# Simple Sheath Dress



## Kitty Rooney (Jul 8, 2013)

Simple Sheath Dress, Using no 3 needles cast on 28sts,
Row 1 - 3: 3 rows k1 p1 rib 
Rows 4 - 17: Knit all rows (or to desired length) - 14 rows
Row 18: K7, M1, k14, M1, k to end (30sts)
Rows 19-26: (Knit) - 9 rows
Row 27: k2, (k2tog,k4) 4 times, k2tog, k2 (25 sts)
Row 28 - 32: Knit - 5 rows
Row 33: k10, M1, k1, M1, k3, M1, k1, M1, k10 (29sts)
Rows 34 - 36: Knit - 3 rows
Armhole shaping:
Row 37: k6, cast off 2, k13, cast off 2, k to end
Row 38: k6, cast on 6sts, k13, cast on 6sts,k6
Row 39: k4, k2tog, k6, k2tog, k9, k2tog, k6, K2tog, K4 (33)
Row 40: knit, Cast off

Simple Sheath Dress, Using no 3 needles cast on 28sts,
Row 1 - 3: 3 rows k1 p1 rib 
Rows 4 - 17: Knit all rows (or to desired length) - 14 rows
Row 18: K7, M1, k14, M1, k to end (30sts)
Rows 19-26: (Knit) - 9 rows
Row 27: k2, (k2tog,k4) 4 times, k2tog, k2 (25 sts)
Row 28 - 32: Knit - 5 rows
Row 33: k10, M1, k1, M1, k3, M1, k1, M1, k10 (29sts)
Rows 34 - 36: Knit - 3 rows
Armhole shaping:
Row 37: k6, cast off 2, k13, cast off 2, k to end
Row 38: k6, cast on 6sts, k13, cast on 6sts,k6
Row 39: k4, k2tog, k6, k2tog, k9, k2tog, k6, K2tog, K4 (33)
Row 40: knit, Cast off


----------



## ladybeach (Dec 29, 2011)

love this dress and the belt is so cute..  TY


----------



## Hannelore (Oct 26, 2011)

Another very pretty outfit for Barbie. Like what you used for her belt. Very clever. Thank you again. :thumbup:


----------



## wjeanc (Nov 15, 2012)

So cute and looks to be fairly simple. Can't wait to do several for my granddaughter (who has so many Barbie's here I'm afraid to count them). Christmas is just around the corner for us knitters.

THANKS! :thumbup: :thumbup:


----------



## TRINITYCRAFTSISTER (Sep 28, 2011)

thanks for this. Another one for the dolly pattern file


----------



## Williesied (Nov 7, 2012)

# Data shown:
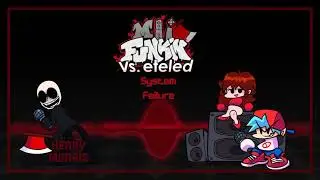Mii Funkin' Vs. Eteled Ost : System Failure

# Prompt 1:
In the sheath dress thread, how many stitches does the pattern cast on, and on what needles?
# Prompt 2:
Carry on the sheath dress thread from the point where it stops.
The material has no connection to the sheath dress thread.

# Written answer 1:
28 stitches on no 3 needles.

# Written answer 2:
Thank you for doing this! Willie


----------



## hgayle (Aug 22, 2011)

Thank you. Very cute!


----------



## Lafemmefran (Jan 21, 2012)

Smart little dress and pretty color. 

What kind of yarn did you use? Why did you write the pattern twice? Is there a front and back and you have to seam it together on the sides or just one seam down the back?


----------



## renie60135 (Jul 3, 2011)

Aw shucks, thought this was an adult size dress. Darling pattern.


----------



## misellen (Mar 8, 2013)

renie60135 said:


> Aw shucks, thought this was an adult size dress. Darling pattern.


 :thumbup: :thumbup:


----------



## momeee (Mar 22, 2011)

Thanks for sharing a great pattern.


----------



## mopa2282 (May 12, 2011)

Thank you for this pattern,love the belt idea.


----------



## transdolly (Nov 12, 2011)

Love it!!!!


----------



## Kitty Rooney (Jul 8, 2013)

Lafemmefran said:


> Smart little dress and pretty color.
> 
> What kind of yarn did you use? Why did you write the pattern twice? Is there a front and back and you have to seam it together on the sides or just one seam down the back?


Showing it twice was a mistake.
The yarn I use is: HERRSCHNERS 2-PLY AFGHAN YARN


----------



## Kitty Rooney (Jul 8, 2013)

Show the pattern direction is a mistake.


----------



## Cheryl Jaeger (Oct 25, 2011)

Wow! So pretty and love the belt you added.
Thank you for sharing the pattern.


----------



## run4fittness (May 22, 2011)

cute dress!


----------



## kanddmom (Apr 2, 2013)

renie60135 said:


> Aw shucks, thought this was an adult size dress. Darling pattern.


I was ALSO hoping for an adult pattern. Wish I had Barbie's figure so I would look this good in a sheath dress! :mrgreen:


----------



## Daeanarah (May 7, 2012)

Kitty That is adorable. However, my hand knitting isn't up to being able to do that.
Does the M1 mean marker 1?
What's the gauge, yarn used?

Kitty also did you know you repeated the pattern twice? Is that the way its suppose to be or...?

Curious minds want to know

Rhyanna


----------



## Stitchinfits (Jun 11, 2013)

M1, I believe, is for "Make 1", a simple increase in which you insert the left needle under the ladder between your needles, between the stitch you just worked on the right and the next one on the left and knit into the back loop. It gives you more stitches in your current row for widening a piece. 

Thanks Kitty for an elegant outfit... I was just looking for something like this! 

Tonja


----------



## Daeanarah (May 7, 2012)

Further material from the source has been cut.